Quote from: ddq on Sat 05/12/2009 05:41:06
I really want to make a mystery game that takes place on a train, ...

Then check this out...
http://www.agathachristiegame.com/motoe/
MAGGIES 2024
Voting is over  |  Play the games

Anian

#74
Quote from: ddq on Sat 05/12/2009 05:41:06
I really want to make a mystery game that takes place on a train, as a homage to a level in Paper Mario: Thousand Year Door and North by Northwest. I originally wanted to set it on the chunnel train until I actually did some research and realized that it was a really quick trip. So now, I'm thinking a normal, above-ground train would be fine. I'm still trying to formulate an idea for the main plot, but I'm thinking either something supernatural or a more realistic murder mystery. Passage of time a must. Definitely have some smooth jazz music. I'd rather be on the writing side and maybe do the programing and puzzle design, but graphics aren't quite my thing.
Wait, so you thought a 50km track would take long for a train to cross?  ;D
...anyway, I suggest going for something in the past (Last Ex is before the first world war and Murder on the OE is probably between the WW's cause that's when most of Poirot's mysteries are set) - because trains were much slower and and had more interesting interiors.
Personally I hated LE cause I always (and I played months apart) I would end up with the same ending or two and the intrface seemed like I was kind of in a box (not much freedom, yet you easily miss something)...but the graphics were cool and the story as well...didn't like the time system though.

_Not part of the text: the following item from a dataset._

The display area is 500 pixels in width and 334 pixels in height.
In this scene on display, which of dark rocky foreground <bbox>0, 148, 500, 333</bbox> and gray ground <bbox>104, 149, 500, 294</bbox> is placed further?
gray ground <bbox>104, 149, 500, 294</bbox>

Still if you want to make it modern, perhaps trans-siberian railway line (http://en.wikipedia.org/wiki/Trans-Siberian_Railway) - plenty of white backgrounds, rarley can get out of the train, old carriages, mysteriuos lands, few people and takes long.
I don't want the world, I just want your half

Oddysseus

Idea for a game:

"Hugs for DethBot999"

It is far future. You are malfunctioning killer robot. All the people run away and make the loud screaming sounds when you come near them. But you no want hurt humans. You love humans! But everytime you try hug people, their meatbodies go squishy and they squirt red juice. You hug too hard.

You must use parts of environment to build softer hugging machine. But everytime you take parts of building, building fall down and crush humans! You know you can build hugging machine, but will there be humans left to hug when you do?

ddq

Quote from: Oddysseus on Sat 05/12/2009 21:34:16
Idea for a game:

"Hugs for DethBot999"

It is far future. You are malfunctioning killer robot. All the people run away and make the loud screaming sounds when you come near them. But you no want hurt humans. You love humans! But everytime you try hug people, their meatbodies go squishy and they squirt red juice. You hug too hard.

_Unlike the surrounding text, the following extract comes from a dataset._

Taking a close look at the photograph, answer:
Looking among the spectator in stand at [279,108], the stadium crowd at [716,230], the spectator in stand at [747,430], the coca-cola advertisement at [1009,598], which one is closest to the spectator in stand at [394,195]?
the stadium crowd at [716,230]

You must use parts of environment to build softer hugging machine. But everytime you take parts of building, building fall down and crush humans! You know you can build hugging machine, but will there be humans left to hug when you do?

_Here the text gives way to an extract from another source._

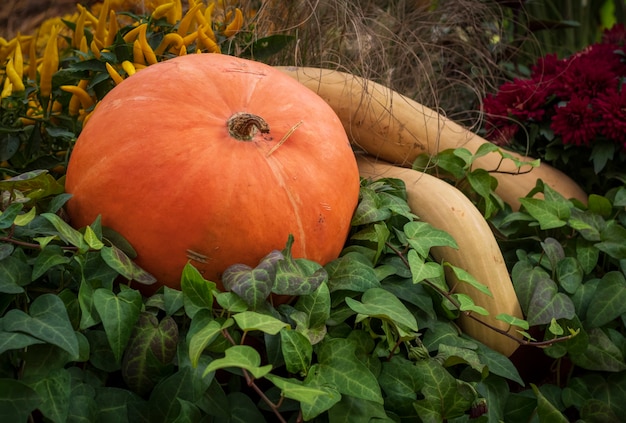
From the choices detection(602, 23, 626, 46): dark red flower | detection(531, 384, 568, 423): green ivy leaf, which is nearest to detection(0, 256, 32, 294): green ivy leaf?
detection(531, 384, 568, 423): green ivy leaf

It's actually already a flash game, but with tickles instead of hugs: http://www.kongregate.com/games/xpndsprt/the-tickler

And anian, the Trans-Siberian Railway sounds great! I'm definitely going to research it some more. Thanks for the idea!

Stupot

I'd play a game set on the Trans-Siberian Railway :-)
Go for it, man.
MAGGIES 2024
Voting is over  |  Play the games

Crimson Wizard

Quote from: Stupot on Sun 06/12/2009 18:25:46
I'd play a game set on the Trans-Siberian Railway :-)
Go for it, man.

Just a possible source of inspiration:
http://en.wikipedia.org/wiki/Horror_Express
;D

ddq

Quote from: Crimson Wizard on Sun 06/12/2009 23:13:07
Just a possible source of inspiration:
http://en.wikipedia.org/wiki/Horror_Express
;D

Christopher. Freakin'. Lee. How would I beat that? Have Christopher Walken as the player character?

Anyway, per my new self-imposed rules, I don't announce anything I'm working on before it's finished. And I know for a fact that I couldn't make this game on my own, I just don't have the art skills. So file this under "We'll see," unless you'd be interested in helping with the graphics and scripting, in which case file it under "We'll SEE."